### ТЕКСТ ДЛЯ ЧТЕНИЯ

◇ ◇ ◇ ◇ ◇ ◇ ◇

Послышался свист крыльев, жвяканье, и в то же мгновение, в сорока метрах перед шалашом, на воду село два селезня и утка. Они чуть осмотрелись и направились в нашу сторону. Селезень, плавающий вдалеке, поднялся с воды и полетел к своим собратьям. Увидев конкурента, холостой селезень из подсевшей тройки ускорился, хотя свободных уток было хоть отбавляй. Я шепнул напарнику, чтобы он приготовился стрелять одновременно на счет три, как только оба селезня окажутся в убойной зоне…
Каждый взял на мушку своего визави, медлить больше нельзя, начинаю отсчет: раз, два, три…
Выстрелы звучат с разрывом в доли секунды, растягиваясь в продолжительное эхо. Утиная братия взмывает вверх, тревожно крякая на разные голоса. Секундная суета исчезает, как и адреналиновый мандраж. Оба смотрим в бойницы, откуда видим на затихающей воде свои трофеи. Жмем друг другу руку, поздравляем с очередным полем, радуясь удаче, словно дети. Перезаряжаем ружья и, налив из термоса обжигающего чая, с удовольствием смакуем пережитый миг снова и снова.
Между тем солнце поднялось над вершинами леса, щедро даря свое весеннее тепло, ветер дремал в глубине чащоб, а темная вода отражала в овальном зеркале разлива красоту окружающей природы. Запах соснового лапника, оттаявшей земли, набухших почек, быстрой речной воды, несущей еле уловимый запах рыбы, будоражили обонятельные рецепторы, отзываясь бегущими по спине мурашками. Гудящий шмель, теньканье большой синицы, барабанная дробь дятла, гогот гусиных стай и трубная перекличка журавлей — все эти звуки проникали глубоко в душу. Не хотелось нарушать эту природную гармонию словами, и мы, не сговариваясь, молча наслаждались ею, забыв о времени, мирских проблемах и делах.

◇ ◇ ◇ ◇ ◇ ◇ ◇

Сохранённые записи
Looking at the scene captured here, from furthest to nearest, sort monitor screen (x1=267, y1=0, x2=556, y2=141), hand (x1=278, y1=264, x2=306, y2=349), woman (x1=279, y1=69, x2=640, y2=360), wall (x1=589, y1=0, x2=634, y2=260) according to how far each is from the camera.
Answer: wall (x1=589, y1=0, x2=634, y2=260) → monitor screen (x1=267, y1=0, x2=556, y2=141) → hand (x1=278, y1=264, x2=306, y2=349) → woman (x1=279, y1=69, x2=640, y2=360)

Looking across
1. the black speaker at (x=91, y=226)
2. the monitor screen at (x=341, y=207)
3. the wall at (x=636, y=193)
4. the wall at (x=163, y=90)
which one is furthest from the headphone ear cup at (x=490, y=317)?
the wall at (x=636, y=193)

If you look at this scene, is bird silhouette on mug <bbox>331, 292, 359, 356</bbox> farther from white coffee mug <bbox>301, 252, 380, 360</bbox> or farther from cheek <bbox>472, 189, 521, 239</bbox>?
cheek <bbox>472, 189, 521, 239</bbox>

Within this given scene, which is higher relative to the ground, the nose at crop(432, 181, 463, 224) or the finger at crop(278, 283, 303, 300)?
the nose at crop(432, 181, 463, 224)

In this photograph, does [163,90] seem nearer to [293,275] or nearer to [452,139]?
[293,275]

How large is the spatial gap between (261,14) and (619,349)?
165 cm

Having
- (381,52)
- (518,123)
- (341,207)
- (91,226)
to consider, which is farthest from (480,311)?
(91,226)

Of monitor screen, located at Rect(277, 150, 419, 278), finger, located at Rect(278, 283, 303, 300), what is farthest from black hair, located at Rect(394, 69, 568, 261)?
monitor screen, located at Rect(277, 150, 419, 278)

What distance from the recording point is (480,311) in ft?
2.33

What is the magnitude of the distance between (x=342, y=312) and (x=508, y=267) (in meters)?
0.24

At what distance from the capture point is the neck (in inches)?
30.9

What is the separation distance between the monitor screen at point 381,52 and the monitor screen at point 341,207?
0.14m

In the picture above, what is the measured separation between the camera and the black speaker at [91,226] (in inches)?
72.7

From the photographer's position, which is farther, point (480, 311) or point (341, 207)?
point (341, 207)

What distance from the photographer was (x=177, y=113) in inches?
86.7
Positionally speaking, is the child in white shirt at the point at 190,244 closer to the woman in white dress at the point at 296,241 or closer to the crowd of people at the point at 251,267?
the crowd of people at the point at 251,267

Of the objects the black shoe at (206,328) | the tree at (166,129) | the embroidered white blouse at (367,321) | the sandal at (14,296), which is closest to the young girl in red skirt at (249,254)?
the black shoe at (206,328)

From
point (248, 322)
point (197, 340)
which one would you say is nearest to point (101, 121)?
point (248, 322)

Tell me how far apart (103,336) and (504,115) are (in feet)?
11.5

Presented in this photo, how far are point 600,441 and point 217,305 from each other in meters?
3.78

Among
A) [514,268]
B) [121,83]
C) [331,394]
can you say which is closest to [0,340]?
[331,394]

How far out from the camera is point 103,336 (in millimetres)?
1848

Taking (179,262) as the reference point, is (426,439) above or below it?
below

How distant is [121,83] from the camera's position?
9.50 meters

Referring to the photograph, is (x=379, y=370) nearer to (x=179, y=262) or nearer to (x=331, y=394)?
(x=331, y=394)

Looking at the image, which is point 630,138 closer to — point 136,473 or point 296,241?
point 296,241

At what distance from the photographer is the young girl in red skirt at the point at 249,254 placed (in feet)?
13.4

◇ ◇ ◇ ◇ ◇ ◇ ◇

### ОПИСАНИЕ ЗАДАНИЯ
Замените «шмель» на «жук» в отрывке об утиной охоте от слов «Между тем солнце» до слов «проблемах и делах.» включительно и приведите этот фрагмент целиком.

### ОТВЕТ НА ЗАДАНИЕ
Между тем солнце поднялось над вершинами леса, щедро даря свое весеннее тепло, ветер дремал в глубине чащоб, а темная вода отражала в овальном зеркале разлива красоту окружающей природы. Запах соснового лапника, оттаявшей земли, набухших почек, быстрой речной воды, несущей еле уловимый запах рыбы, будоражили обонятельные рецепторы, отзываясь бегущими по спине мурашками. Гудящий жук, теньканье большой синицы, барабанная дробь дятла, гогот гусиных стай и трубная перекличка журавлей — все эти звуки проникали глубоко в душу. Не хотелось нарушать эту природную гармонию словами, и мы, не сговариваясь, молча наслаждались ею, забыв о времени, мирских проблемах и делах.